Piece-work pay is any type of employment in which a worker is paid a fixed piece rate for each unit produced or action performed, regardless of time. Class members, consisting of current and former Trius drivers over the last four years, allege that the trucking company did not provide them with legally mandated meal or rest breaks. The article said that "Trius also is accused of failing to provide Mondrian and other members of the class with complete and accurate wage statements because they failed to show the correct minimum wages for time worked and the allocation of legally required rest periods." As a result, drivers were underpaid and worked without legal protections typically afforded to employees.
According to the National Federation of Independent Business regarding piece-rate pay in California, "It’s not enough for an employer to simply ensure that a piece-rate worker is bringing home more than he or she would at minimum wage. California law now requires employers to compensate piece-rate employees on an hourly basis for downtime—regardless of whether their take-home pay is significantly above the minimum wage threshold. For example, a mechanic might make $85,000 servicing vehicles—well in excess of what he or she could make at minimum wage, on an hourly basis. With the enactment of Assembly Bill 1513, the Legislature made clear that employers, using a piece-rate compensation scheme, must pay employees for rest, recovery, and other non-productive periods—in addition to their piece-rate."
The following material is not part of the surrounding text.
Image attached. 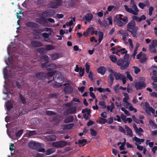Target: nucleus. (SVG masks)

Employee misclassification, the practice of labeling workers as independent contractors rather than employees, is common in many industries, such as ridesharing, online home rental, and food delivery. It can be advantageous to businesses by lowering costs by not having to pay employee benefits. However, it denies workers benefits and protections they deserve, such as minimum wage, overtime payment, family and medical leave, unemployment insurance, safe workplaces, and other benefits required by the Fair Labor Standards Act (FLSA). To determine whether a worker should be classified as an employee or independent contractor, California companies are required to label a hired worker as an employee unless they can prove the worker meets all three "ABC" prongs based on Assembly Bill 5 (AB 5) of the California Labor Code: (A) the worker is free from the control and direction of the company in connection with the performance of the work, both under the contract for the performance of such work and in fact; (B) the worker performs work that is outside of the “usual course” of the company’s business; and (C) the worker is customarily engaged in an independently established trade, occupation, or business that is of the same nature as the type of work performed for the company. “Most legal analysis of the ruling agrees the ABC test sets an impossible standard for most of our members to meet,” said the Western States Trucking Association at a member meeting in May.
Misclassification of employees also has negative effects for state and federal governments. According to the National Conference of State Legislatures, "improperly classifying workers as independent contractors rather than employees deprives the state and federal governments of properly due tax revenue, including income, Social Security, Medicare and unemployment taxes, that are needed to pay for public services and benefits such as unemployment insurance."
Further complicating the legal status of independent vs. contractor is the coronavirus pandemic. “This global pandemic has exposed how major shippers and the port trucking industry have dismantled the social safety net for port drivers,” said Ron Herrera, director of the Teamsters Port Division, said in a statement to the Los Angeles Times. The article states, "About 70% of America’s freight travels by truck, and many of the country’s 3.5 million truck drivers are busier than ever during the COVID-19 pandemic, transformed into essential workers keeping shelves stocked with medical supplies and groceries." As independent contractors, drivers don't have health insurance and other benefits. Litigation like Mondrian vs. Trius Trucking will help protect workers, positively influence business decision-making, shape best practices, and clarify or modify current employment and labor laws.